Nur ein knappes Jahr nach der Eröffnung der Golden Gate Bridge, am 16. Mai 1938, erlag Joseph B. Strauss im Alter von 68 Jahren einem Herzinfarkt. Er war zweimal verheiratet und hinterließ zwei Söhne.
Die Sorge vor dem "großen" Erdbeben
Diese grundsätzliche Ausgangssituation änderte sich allerdings entscheidend, als Othmar Hermann Ammann dieses Maß durch den Bau der George Washington Bridge in New York nahezu verdoppelte. Die George Washington Bridge hat eine Spannweite von 1.067 m. Plötzlich sah man auch in Kalifornien die Chance gekommen, eine große Hängebrücke zwischen San Francisco und der Halbinsel Marin zu errichten. Allerdings waren neben der reinen Spannweite noch viele weitere Schwierigkeiten zu überwinden, wobei der hier häufig auftretende dichte Nebel noch das geringste Problem war.
Die Gezeiten des Pazifiks verursachen starke Strömungen in der Bucht und der tragfähige Untergrund befindet sich in der Mitte der Bucht in sehr großer Wassertiefe. Weder beim Bau der Brücke, noch während ihrres Betriebs sollte die stark befahrene Schifffahrtsroute behindert werden. Weitere Auflagen kamen vom mächtigen Verteidigungsministerium, da sich in der Umgebung der Bucht damals (wie auch noch heute) verschiedene Militäreinrichtungen befanden.
In San Francisco gibt es aber bei jedem größeren Bauvorhaben noch ein weit größeres Problem. Die Stadt liegt im sogenannten San-Andreas-Graben, einer 1300 Kilometer langen geologischen Verwerfung. Hier stoßen die Pazifische und die Nordamerikanische Platte aneinander und bewegen sich an dieser Linie etwa 6 cm pro Jahr in entgegengesetzter Richtung. Die geologischen Aktivitäten im Untergrund führen immer wieder zu größeren oder kleineren Erdbeben entlang dieser Linie.

_AUFGABE STELLEN 1_.
Warum kamen laut dem ausgewählten Abschnitt beim Brückenbau weitere Auflagen vom Verteidigungsministerium? Erläutere dies in einem bis drei Sätzen.

_EINTRÄGE_.
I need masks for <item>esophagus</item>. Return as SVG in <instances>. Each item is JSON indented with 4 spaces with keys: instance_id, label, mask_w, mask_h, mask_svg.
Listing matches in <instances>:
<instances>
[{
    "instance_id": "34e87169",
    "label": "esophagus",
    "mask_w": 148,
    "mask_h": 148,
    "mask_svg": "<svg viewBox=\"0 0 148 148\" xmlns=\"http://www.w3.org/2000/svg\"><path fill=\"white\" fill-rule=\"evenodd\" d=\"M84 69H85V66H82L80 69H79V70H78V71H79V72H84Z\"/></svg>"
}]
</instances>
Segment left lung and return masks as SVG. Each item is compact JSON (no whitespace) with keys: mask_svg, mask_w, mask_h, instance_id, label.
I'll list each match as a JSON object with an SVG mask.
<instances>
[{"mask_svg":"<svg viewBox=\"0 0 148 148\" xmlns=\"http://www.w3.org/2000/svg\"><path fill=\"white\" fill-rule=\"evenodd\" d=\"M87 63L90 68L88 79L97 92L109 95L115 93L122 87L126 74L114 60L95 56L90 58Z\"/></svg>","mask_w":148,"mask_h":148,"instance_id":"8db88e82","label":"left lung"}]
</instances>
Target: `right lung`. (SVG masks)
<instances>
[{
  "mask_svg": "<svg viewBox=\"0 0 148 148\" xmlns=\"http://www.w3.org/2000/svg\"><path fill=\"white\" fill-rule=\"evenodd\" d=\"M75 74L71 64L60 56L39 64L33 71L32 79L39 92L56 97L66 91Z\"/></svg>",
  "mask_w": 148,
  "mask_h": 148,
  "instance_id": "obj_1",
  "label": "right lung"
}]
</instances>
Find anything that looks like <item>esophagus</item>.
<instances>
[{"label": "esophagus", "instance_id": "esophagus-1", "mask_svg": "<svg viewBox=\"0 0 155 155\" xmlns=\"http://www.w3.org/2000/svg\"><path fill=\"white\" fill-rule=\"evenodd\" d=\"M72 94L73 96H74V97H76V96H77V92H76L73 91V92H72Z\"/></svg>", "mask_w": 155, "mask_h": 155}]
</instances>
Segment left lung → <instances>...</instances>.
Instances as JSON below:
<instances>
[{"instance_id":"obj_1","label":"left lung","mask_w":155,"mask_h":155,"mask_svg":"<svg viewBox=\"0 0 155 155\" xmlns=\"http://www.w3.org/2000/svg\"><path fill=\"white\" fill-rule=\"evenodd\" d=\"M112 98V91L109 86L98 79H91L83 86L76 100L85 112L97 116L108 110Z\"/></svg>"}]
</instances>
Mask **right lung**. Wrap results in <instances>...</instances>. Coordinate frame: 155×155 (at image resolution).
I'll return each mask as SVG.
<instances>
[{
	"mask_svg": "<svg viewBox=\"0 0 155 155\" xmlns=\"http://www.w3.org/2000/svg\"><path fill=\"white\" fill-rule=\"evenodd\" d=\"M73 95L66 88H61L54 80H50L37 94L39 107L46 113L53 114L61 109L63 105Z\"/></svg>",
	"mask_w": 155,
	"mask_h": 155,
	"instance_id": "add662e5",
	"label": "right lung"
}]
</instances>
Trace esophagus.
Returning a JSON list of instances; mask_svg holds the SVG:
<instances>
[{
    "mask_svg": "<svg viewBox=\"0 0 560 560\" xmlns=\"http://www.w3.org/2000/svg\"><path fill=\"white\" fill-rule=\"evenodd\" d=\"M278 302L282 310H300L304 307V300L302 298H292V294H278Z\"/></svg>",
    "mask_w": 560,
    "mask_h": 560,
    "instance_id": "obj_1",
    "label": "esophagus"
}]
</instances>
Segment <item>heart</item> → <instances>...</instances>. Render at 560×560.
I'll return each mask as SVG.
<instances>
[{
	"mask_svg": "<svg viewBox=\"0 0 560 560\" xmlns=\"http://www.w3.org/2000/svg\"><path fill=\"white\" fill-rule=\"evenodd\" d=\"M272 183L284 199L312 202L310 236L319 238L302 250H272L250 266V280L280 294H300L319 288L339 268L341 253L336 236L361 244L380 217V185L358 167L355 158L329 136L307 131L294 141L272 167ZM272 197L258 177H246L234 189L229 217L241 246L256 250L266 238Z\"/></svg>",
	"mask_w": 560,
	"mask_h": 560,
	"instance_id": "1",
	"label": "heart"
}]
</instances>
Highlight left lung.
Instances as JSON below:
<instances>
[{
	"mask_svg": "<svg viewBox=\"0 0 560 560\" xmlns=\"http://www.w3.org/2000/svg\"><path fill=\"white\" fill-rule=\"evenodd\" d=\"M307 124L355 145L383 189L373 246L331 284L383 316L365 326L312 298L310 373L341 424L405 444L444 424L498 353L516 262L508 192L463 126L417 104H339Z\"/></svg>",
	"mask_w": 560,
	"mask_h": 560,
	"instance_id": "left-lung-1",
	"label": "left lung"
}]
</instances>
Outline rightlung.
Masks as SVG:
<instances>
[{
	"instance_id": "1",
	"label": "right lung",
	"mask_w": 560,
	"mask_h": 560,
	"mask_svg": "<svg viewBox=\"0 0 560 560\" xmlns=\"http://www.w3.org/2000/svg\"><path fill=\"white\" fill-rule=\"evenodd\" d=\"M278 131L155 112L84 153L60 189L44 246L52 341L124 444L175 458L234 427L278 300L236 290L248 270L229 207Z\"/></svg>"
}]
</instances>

_AUFGABE STELLEN 2_.
Ersetze in den Einträgen "Highlight" durch "Segment" und lass alles andere unverändert. Beginne bei der Zeile mit "Segment <item>heart</item> →", geh bis zum Ende der Einträge und gib nur diese Zeilen wieder.

_LÖSUNG DER AUFGABE 1_.
Die weiteren Auflagen kamen vom Verteidigungsministerium, weil sich damals in der Umgebung der Bucht verschiedene Militäreinrichtungen befanden. Das ist auch heute noch so.

_LÖSUNG DER AUFGABE 2_.
Segment <item>heart</item> → <instances>...</instances>. Render at 560×560.
I'll return each mask as SVG.
<instances>
[{
	"mask_svg": "<svg viewBox=\"0 0 560 560\" xmlns=\"http://www.w3.org/2000/svg\"><path fill=\"white\" fill-rule=\"evenodd\" d=\"M272 183L284 199L312 202L310 236L319 238L302 250H272L250 266V280L280 294H300L319 288L339 268L341 253L336 236L361 244L380 217V185L358 167L355 158L329 136L307 131L294 141L272 167ZM272 197L258 177H246L234 189L229 217L241 246L256 250L266 238Z\"/></svg>",
	"mask_w": 560,
	"mask_h": 560,
	"instance_id": "1",
	"label": "heart"
}]
</instances>
Segment left lung.
Instances as JSON below:
<instances>
[{
	"mask_svg": "<svg viewBox=\"0 0 560 560\" xmlns=\"http://www.w3.org/2000/svg\"><path fill=\"white\" fill-rule=\"evenodd\" d=\"M307 124L355 145L383 189L373 246L331 284L383 316L365 326L312 298L310 373L341 424L405 444L444 424L498 353L516 262L508 192L463 126L417 104H339Z\"/></svg>",
	"mask_w": 560,
	"mask_h": 560,
	"instance_id": "left-lung-1",
	"label": "left lung"
}]
</instances>
Outline rightlung.
Masks as SVG:
<instances>
[{
	"instance_id": "1",
	"label": "right lung",
	"mask_w": 560,
	"mask_h": 560,
	"mask_svg": "<svg viewBox=\"0 0 560 560\" xmlns=\"http://www.w3.org/2000/svg\"><path fill=\"white\" fill-rule=\"evenodd\" d=\"M278 131L155 112L84 153L60 189L44 246L52 341L124 444L175 458L234 427L278 300L236 290L248 270L229 207Z\"/></svg>"
}]
</instances>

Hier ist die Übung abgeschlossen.